• _PROBLEM_: Restate word for word the lines below from the one that has "Wyndham Villas Apartment" through the one that has "2008 Color Renition Chart", keeping both and dropping all pictures.

Start of DATASET CONTENT

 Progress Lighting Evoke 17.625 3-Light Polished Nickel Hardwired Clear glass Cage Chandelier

End of DATASET CONTENT
Start of DATASET CONTENT

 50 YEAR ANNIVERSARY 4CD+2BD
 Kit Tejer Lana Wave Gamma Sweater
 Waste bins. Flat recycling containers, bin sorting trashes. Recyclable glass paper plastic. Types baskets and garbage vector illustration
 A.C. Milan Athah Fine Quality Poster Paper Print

End of DATASET CONTENT
Start of DATASET CONTENT

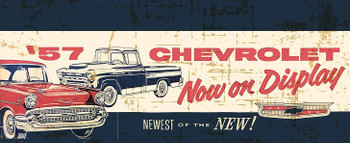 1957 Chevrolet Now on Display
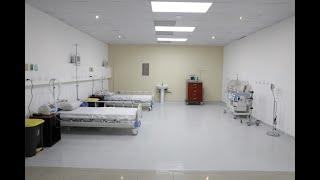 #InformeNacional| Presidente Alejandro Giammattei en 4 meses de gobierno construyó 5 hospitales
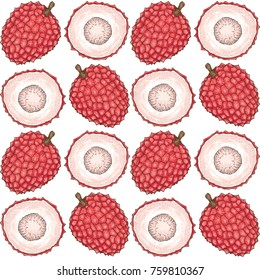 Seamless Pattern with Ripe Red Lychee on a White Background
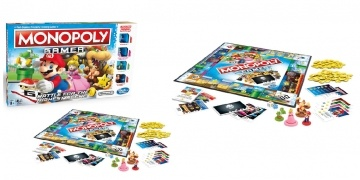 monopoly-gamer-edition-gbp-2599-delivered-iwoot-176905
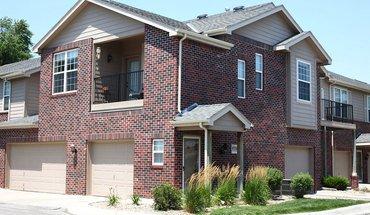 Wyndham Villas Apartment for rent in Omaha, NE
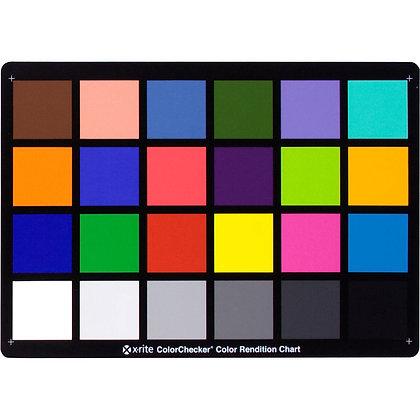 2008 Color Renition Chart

End of DATASET CONTENT

• _FINISHED TASK_:
 Wyndham Villas Apartment for rent in Omaha, NE
 2008 Color Renition Chart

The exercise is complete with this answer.